## Challenge
Copy each of these items word for word, with no changes.

-- begin Extracted information --

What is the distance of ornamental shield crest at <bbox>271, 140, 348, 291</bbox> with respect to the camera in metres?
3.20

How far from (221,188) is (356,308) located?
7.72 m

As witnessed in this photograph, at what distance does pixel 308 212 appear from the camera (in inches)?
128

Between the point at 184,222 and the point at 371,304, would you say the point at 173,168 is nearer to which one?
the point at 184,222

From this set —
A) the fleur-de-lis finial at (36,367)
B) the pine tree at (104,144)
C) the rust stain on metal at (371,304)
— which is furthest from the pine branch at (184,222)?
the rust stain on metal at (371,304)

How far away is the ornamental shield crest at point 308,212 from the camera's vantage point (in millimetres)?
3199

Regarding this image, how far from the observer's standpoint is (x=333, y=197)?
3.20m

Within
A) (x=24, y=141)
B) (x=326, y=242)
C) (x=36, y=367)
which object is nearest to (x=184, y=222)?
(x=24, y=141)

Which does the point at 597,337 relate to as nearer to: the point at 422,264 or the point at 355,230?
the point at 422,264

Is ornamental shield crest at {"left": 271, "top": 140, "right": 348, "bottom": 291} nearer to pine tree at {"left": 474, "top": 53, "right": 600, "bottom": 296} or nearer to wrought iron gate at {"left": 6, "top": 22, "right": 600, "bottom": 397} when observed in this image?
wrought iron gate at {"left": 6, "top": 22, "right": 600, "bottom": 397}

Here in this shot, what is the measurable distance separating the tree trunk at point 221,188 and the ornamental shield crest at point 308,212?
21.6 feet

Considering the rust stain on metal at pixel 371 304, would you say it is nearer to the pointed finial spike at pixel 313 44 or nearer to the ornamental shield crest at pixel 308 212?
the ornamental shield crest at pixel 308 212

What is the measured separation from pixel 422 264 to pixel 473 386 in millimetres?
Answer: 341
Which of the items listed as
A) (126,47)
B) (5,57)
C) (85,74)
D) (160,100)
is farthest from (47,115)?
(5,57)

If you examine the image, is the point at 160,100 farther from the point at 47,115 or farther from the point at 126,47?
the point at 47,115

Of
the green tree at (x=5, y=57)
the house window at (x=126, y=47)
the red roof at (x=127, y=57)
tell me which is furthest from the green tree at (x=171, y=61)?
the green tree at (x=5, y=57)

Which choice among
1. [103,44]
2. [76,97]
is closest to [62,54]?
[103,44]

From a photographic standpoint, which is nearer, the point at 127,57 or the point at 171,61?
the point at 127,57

-- end Extracted information --

## The output
What is the distance of ornamental shield crest at <bbox>271, 140, 348, 291</bbox> with respect to the camera in metres?
3.20

How far from (221,188) is (356,308) located?
7.72 m

As witnessed in this photograph, at what distance does pixel 308 212 appear from the camera (in inches)?
128

Between the point at 184,222 and the point at 371,304, would you say the point at 173,168 is nearer to which one?
the point at 184,222

From this set —
A) the fleur-de-lis finial at (36,367)
B) the pine tree at (104,144)
C) the rust stain on metal at (371,304)
— which is furthest from the pine branch at (184,222)?
the rust stain on metal at (371,304)

How far away is the ornamental shield crest at point 308,212 from the camera's vantage point (in millimetres)?
3199

Regarding this image, how far from the observer's standpoint is (x=333, y=197)?
3.20m

Within
A) (x=24, y=141)
B) (x=326, y=242)
C) (x=36, y=367)
which object is nearest to (x=184, y=222)?
(x=24, y=141)

Which does the point at 597,337 relate to as nearer to: the point at 422,264 or the point at 355,230?
the point at 422,264

Is ornamental shield crest at {"left": 271, "top": 140, "right": 348, "bottom": 291} nearer to pine tree at {"left": 474, "top": 53, "right": 600, "bottom": 296} or nearer to wrought iron gate at {"left": 6, "top": 22, "right": 600, "bottom": 397} when observed in this image?
wrought iron gate at {"left": 6, "top": 22, "right": 600, "bottom": 397}

Here in this shot, what is the measurable distance separating the tree trunk at point 221,188 and the ornamental shield crest at point 308,212?
21.6 feet

Considering the rust stain on metal at pixel 371 304, would you say it is nearer to the pointed finial spike at pixel 313 44 or nearer to the ornamental shield crest at pixel 308 212?
the ornamental shield crest at pixel 308 212

What is the measured separation from pixel 422 264 to pixel 473 386 in millimetres?
Answer: 341
Which of the items listed as
A) (126,47)
B) (5,57)
C) (85,74)
D) (160,100)
is farthest from (47,115)?
(5,57)

If you examine the image, is the point at 160,100 farther from the point at 47,115 or farther from the point at 126,47?
the point at 47,115

Of
the green tree at (x=5, y=57)
the house window at (x=126, y=47)
the red roof at (x=127, y=57)
tell me which is furthest from the green tree at (x=171, y=61)?
the green tree at (x=5, y=57)

Which choice among
1. [103,44]
2. [76,97]
is closest to [62,54]?
[103,44]

From a photographic standpoint, which is nearer, the point at 127,57 or the point at 171,61?
the point at 127,57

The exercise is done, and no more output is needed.